## Passage to read
This year's Arlington-Stillaguamish Eagle Festival on Saturday, Feb. 4, will once again include the annual eagle photography and nature art show, presented to the public for free by the Arlington Arts Council and the city of Arlington from 3-5 p.m. in Magnolia Hall, located at 225 E. Third St.
City of Arlington Recreation Manager Sarah Lopez explained that photos submitted for the eagle photography contest will be featured in the art show, which also includes nature art in all media. The winning eagle photograph will receive a $100 cash prize and may be displayed on the city's website, featured in the city's newsletter and used in other ways to promote both the city and future Eagle Festivals. This contest is open to photographers of all skill levels who are Snohomish County residents.
The Arts Council is also seeking nature art to be displayed at the art show during the Eagle Festival. Artists are encouraged to submit up to five pieces of art each depicting nature, and a "Best of Show" award of $100 will be presented to the people's choice winner. Young people up to 18 years old are encouraged to submit two works each in the youth art category.
To enter the show, you may download application forms and additional information at http://arlingtonwa.gov/eaglefest or call 360-403-3448. The fee to enter is $5 per entry, with a limit of one eagle photo per entrant.
The art show on Saturday will be preceded by an artists' reception and wine-tasting on Friday, Feb. 3, from 5-8 p.m.
Saturday, Feb. 4, will also see Studio Tremko co-owners Dave and Debbie Tremko conducting their third Eagle Festival chainsaw carving show, this time at 315 N. West St. in Arlington.
Debbie Tremko, whose wedding and chainsaw carving show this past summer were the subjects of a recently aired episode of "Saw Dogs" on the Discovery Channel, explained that a dozen chainsaw carvers from across the state are set to show up to buzz up some eagle sculptures that will be auctioned off at 4:30 p.m. that Saturday.
"We invite the public to come and watch the carvers, as well as to check our new studio, which is full of chainsaw carvings from different, but all very talented artists," said Debbie Tremko, who also touted the statue that her husband Dave carved for one of the city's roundabouts, which they'll be donating to the city that day. Debbie had carved an eagle sculpture of her own for the city during last year's Eagle Festival, which has already been placed at another of its downtown roundabouts.
"At noon, we'll be presenting the city with a 10-foot-tall carving of two perched eagles and a bear," Debbie Tremko said. "By this summer, we hope to have a back entrance to our studio from the trail, so that customers can walk in and check out all of the carvings in our studio."

(Collected data entries)
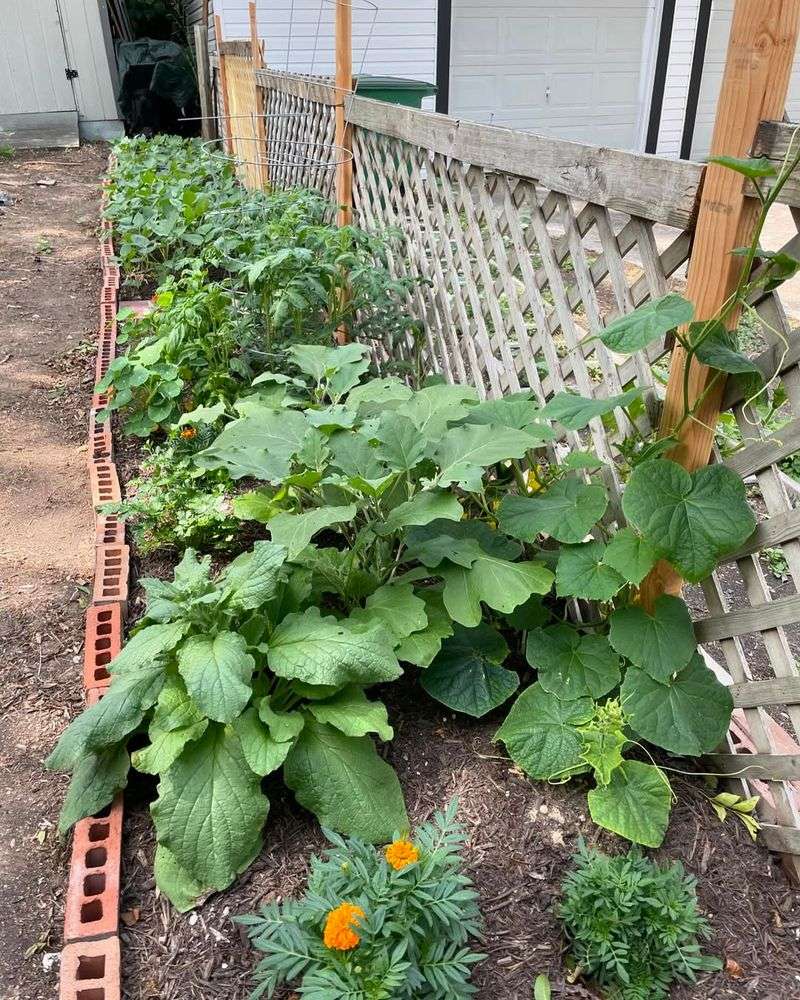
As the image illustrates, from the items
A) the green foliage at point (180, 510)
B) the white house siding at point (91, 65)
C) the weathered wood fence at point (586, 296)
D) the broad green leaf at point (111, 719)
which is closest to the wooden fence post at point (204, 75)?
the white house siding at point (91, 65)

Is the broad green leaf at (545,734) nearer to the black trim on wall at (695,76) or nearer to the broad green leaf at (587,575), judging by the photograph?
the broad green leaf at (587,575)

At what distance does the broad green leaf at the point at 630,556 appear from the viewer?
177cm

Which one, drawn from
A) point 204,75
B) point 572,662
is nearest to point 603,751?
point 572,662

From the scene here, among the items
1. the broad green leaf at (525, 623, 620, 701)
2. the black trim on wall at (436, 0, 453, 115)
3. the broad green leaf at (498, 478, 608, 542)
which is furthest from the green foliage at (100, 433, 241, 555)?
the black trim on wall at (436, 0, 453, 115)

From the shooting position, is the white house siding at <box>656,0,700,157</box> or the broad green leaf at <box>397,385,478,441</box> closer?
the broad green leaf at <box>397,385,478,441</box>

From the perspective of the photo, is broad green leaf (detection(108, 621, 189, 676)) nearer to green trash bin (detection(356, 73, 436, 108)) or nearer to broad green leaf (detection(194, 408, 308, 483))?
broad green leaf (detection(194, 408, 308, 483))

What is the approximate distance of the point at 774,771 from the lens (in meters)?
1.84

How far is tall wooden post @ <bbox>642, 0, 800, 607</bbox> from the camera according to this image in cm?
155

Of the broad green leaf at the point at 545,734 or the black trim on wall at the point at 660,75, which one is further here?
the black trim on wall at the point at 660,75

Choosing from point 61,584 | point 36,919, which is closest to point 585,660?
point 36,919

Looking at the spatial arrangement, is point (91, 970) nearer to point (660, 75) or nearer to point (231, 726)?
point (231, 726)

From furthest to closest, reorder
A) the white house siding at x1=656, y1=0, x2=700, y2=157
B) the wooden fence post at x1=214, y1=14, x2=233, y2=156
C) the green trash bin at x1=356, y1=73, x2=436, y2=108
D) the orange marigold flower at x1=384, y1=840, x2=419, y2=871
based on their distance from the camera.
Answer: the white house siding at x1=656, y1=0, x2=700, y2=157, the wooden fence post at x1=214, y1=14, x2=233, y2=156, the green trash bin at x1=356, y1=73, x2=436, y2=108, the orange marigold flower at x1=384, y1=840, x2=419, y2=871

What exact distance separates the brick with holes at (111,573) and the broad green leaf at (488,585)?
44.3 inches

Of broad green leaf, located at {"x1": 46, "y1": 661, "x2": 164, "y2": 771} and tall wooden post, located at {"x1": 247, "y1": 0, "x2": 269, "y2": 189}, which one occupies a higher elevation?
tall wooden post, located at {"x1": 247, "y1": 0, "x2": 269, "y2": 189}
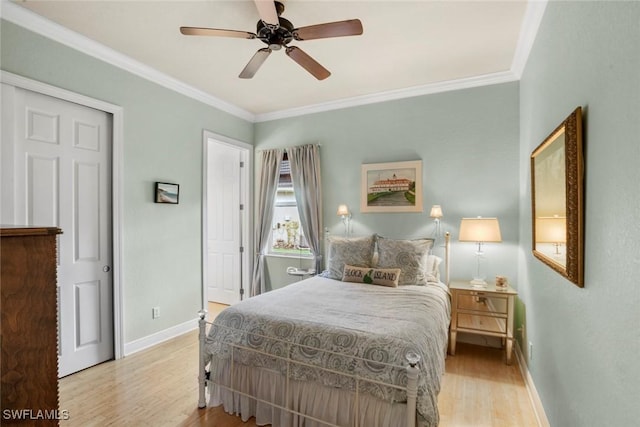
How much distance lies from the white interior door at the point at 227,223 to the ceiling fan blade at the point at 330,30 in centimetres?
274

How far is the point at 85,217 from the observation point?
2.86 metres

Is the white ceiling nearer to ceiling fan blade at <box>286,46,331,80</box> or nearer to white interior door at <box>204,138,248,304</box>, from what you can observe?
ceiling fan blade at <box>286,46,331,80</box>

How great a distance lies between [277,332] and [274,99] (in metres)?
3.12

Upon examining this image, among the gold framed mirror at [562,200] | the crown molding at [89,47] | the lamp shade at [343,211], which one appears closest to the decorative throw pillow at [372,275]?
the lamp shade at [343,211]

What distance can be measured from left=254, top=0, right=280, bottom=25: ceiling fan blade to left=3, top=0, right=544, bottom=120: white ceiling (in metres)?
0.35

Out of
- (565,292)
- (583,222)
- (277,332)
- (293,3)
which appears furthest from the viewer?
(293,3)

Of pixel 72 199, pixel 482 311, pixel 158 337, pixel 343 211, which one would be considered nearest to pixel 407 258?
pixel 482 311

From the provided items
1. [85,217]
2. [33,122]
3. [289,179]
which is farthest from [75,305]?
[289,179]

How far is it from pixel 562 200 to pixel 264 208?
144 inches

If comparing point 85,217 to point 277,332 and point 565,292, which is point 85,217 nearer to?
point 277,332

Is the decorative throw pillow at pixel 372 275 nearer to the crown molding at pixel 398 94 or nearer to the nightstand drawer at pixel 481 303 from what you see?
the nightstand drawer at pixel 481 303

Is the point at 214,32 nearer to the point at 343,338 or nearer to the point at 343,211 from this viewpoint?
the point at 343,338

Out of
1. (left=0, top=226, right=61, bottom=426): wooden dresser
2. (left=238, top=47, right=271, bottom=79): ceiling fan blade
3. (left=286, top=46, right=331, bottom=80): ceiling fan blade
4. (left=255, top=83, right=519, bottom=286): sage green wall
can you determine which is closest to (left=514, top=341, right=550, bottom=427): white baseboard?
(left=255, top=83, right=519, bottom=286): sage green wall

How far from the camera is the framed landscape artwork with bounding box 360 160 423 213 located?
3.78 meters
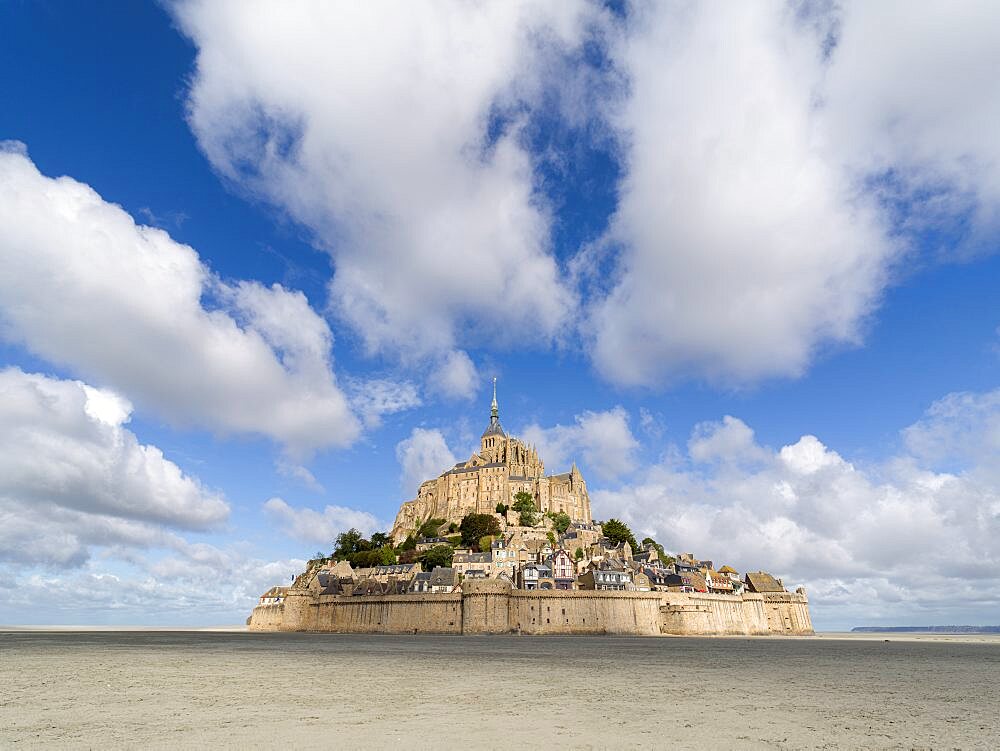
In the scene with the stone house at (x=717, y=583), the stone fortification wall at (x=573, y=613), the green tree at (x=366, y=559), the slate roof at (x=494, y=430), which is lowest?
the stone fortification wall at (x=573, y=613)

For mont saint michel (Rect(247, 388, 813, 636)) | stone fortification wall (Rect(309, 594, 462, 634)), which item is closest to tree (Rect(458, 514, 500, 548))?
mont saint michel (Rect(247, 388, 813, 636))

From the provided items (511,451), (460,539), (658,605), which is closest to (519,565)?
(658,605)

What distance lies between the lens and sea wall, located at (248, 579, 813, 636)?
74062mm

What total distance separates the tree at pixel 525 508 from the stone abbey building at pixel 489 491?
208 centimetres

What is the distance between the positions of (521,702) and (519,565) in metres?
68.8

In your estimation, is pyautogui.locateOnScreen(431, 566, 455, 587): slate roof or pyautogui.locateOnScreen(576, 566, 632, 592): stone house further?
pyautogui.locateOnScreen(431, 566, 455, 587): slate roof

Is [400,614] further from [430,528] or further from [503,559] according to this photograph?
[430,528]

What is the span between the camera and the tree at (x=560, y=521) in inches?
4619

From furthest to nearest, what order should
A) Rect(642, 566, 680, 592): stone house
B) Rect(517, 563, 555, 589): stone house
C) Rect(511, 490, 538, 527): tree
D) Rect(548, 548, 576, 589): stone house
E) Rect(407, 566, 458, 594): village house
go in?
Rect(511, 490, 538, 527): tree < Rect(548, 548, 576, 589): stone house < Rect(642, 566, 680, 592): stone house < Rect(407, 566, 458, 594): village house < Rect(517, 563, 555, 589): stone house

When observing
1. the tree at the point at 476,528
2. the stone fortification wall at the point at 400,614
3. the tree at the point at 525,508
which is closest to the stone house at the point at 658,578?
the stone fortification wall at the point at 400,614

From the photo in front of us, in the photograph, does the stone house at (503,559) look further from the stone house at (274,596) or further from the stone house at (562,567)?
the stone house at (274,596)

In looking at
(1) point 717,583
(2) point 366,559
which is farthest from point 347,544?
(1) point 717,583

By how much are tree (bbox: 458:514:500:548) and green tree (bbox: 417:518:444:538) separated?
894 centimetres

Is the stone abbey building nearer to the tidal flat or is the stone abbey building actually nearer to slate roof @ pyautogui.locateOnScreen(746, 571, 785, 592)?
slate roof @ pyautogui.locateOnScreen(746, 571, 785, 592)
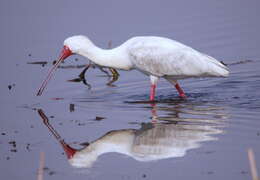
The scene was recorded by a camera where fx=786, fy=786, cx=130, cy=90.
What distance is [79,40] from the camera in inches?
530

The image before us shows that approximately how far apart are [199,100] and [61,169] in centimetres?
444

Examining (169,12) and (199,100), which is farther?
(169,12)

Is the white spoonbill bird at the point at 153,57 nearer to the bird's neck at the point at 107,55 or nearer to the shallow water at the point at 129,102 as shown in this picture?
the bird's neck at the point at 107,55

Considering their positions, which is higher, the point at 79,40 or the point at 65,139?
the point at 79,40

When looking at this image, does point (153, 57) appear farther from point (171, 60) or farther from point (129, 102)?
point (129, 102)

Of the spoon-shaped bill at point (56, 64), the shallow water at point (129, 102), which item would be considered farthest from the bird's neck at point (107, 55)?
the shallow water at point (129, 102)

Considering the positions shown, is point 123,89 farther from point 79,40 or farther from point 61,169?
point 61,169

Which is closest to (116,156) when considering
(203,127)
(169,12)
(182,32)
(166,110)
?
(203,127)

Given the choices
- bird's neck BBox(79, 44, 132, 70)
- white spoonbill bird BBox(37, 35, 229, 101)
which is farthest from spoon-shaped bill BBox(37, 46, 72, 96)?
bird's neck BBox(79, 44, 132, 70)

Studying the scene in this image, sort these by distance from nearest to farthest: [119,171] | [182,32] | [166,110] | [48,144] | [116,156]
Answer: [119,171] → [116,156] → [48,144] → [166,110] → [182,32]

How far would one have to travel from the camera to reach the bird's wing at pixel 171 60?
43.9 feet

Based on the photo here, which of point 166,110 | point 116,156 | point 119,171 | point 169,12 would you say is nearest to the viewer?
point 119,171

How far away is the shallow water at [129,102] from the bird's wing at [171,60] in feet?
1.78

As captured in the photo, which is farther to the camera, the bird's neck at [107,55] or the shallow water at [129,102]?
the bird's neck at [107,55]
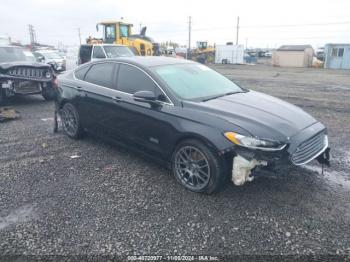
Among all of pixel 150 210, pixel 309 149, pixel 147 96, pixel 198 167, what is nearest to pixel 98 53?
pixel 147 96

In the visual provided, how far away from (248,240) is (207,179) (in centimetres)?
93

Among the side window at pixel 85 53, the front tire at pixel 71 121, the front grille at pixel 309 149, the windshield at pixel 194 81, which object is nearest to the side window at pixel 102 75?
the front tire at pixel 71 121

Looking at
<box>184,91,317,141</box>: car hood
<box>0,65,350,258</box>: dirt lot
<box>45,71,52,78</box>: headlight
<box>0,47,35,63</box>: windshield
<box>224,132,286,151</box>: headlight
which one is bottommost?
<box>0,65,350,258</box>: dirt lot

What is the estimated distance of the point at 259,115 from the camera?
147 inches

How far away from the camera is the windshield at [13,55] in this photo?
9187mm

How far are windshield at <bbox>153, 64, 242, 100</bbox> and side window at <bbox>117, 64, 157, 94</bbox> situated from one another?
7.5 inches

## What the exercise asks
Retype the passage from the Eagle Festival article word for word, starting with "City of Arlington Recreation" and going on through "youth art category.".

## Expected answer
City of Arlington Recreation Manager Sarah Lopez explained that photos submitted for the eagle photography contest will be featured in the art show, which also includes nature art in all media. The winning eagle photograph will receive a $100 cash prize and may be displayed on the city's website, featured in the city's newsletter and used in other ways to promote both the city and future Eagle Festivals. This contest is open to photographers of all skill levels who are Snohomish County residents.
The Arts Council is also seeking nature art to be displayed at the art show during the Eagle Festival. Artists are encouraged to submit up to five pieces of art each depicting nature, and a "Best of Show" award of $100 will be presented to the people's choice winner. Young people up to 18 years old are encouraged to submit two works each in the youth art category.